* [Task list]:
- a) According to the Old Town Chinatown passage, what forms the neighborhood's eastern boundary?
- b) Quote the Old Town Chinatown passage word for word, from "In the Northwest" down to "part of Downtown).".

# Text passage start

Old Town Chinatown is the official Chinatown of the northwest section of Portland, Oregon. The Willamette River forms its eastern boundary, separating it from the Lloyd District and the Kerns and Buckman neighborhoods. It includes the Portland Skidmore/Old Town Historic District and the Portland New Chinatown/Japantown Historic District, which are listed on the National Register of Historic Places. It has been referred to as the "skid row" of Portland.

In the Northwest section, NW Broadway forms the western boundary, separating it from the Pearl District, and W Burnside Street forms the southern boundary, separating it from Downtown Portland. In the Southwest section, the neighborhood extends from SW 3rd Avenue east to the river and from SW Stark Street north to W Burnside Street (with the exception of areas south of SW Pine Street and west of SW 2nd Avenue, and south of SW Oak Street and west of SW 1st Avenue, which are part of Downtown).

# Text passage end
# Data provided start

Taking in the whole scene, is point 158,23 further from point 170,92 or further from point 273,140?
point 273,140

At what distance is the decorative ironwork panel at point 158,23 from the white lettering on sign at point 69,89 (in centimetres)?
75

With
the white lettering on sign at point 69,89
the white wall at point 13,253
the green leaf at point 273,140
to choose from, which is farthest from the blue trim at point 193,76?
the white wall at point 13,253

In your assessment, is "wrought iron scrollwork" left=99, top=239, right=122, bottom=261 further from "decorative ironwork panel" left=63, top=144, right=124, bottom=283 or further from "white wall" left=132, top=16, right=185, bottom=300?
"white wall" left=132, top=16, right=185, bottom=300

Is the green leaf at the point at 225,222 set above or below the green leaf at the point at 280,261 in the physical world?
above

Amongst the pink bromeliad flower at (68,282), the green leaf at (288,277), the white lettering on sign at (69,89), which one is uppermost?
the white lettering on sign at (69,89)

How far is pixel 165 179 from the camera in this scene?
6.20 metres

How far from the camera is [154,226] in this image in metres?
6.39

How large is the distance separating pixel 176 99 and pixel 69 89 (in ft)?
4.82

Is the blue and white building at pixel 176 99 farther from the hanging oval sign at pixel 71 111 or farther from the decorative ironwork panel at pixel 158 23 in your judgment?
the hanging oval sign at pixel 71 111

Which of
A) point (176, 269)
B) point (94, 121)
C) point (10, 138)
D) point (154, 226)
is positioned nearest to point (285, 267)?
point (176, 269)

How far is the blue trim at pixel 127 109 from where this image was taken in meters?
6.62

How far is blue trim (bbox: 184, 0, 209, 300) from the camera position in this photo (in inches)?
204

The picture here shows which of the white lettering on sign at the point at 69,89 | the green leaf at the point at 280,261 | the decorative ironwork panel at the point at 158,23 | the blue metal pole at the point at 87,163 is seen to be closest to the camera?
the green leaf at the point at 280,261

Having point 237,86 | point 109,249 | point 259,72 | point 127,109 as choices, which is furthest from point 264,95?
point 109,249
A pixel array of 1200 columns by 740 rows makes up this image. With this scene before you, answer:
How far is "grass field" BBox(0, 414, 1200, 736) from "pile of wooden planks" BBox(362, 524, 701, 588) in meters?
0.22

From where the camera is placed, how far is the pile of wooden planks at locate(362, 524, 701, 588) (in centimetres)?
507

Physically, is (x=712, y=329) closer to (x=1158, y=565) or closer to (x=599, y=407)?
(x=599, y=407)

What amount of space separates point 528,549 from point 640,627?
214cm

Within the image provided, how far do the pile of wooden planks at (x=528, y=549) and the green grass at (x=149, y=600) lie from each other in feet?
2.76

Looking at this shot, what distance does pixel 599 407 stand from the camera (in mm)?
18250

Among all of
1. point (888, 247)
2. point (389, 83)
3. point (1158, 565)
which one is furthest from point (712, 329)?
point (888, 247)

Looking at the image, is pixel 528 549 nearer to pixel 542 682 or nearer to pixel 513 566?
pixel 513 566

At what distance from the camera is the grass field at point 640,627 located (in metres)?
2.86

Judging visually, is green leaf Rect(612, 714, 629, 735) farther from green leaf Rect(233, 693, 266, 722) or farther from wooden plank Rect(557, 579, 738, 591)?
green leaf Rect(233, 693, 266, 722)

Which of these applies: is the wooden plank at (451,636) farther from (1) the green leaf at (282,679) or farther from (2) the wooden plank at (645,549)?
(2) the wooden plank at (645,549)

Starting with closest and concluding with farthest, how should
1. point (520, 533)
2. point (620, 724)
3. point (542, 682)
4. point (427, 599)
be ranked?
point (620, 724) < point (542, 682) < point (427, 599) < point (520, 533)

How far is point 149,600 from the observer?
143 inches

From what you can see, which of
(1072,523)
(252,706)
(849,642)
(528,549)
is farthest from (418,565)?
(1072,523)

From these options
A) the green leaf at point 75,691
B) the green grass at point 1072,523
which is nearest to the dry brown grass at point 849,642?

# Data provided end

* [Answers given]:
- a) The Willamette River

- b)
In the Northwest section, NW Broadway forms the western boundary, separating it from the Pearl District, and W Burnside Street forms the southern boundary, separating it from Downtown Portland. In the Southwest section, the neighborhood extends from SW 3rd Avenue east to the river and from SW Stark Street north to W Burnside Street (with the exception of areas south of SW Pine Street and west of SW 2nd Avenue, and south of SW Oak Street and west of SW 1st Avenue, which are part of Downtown).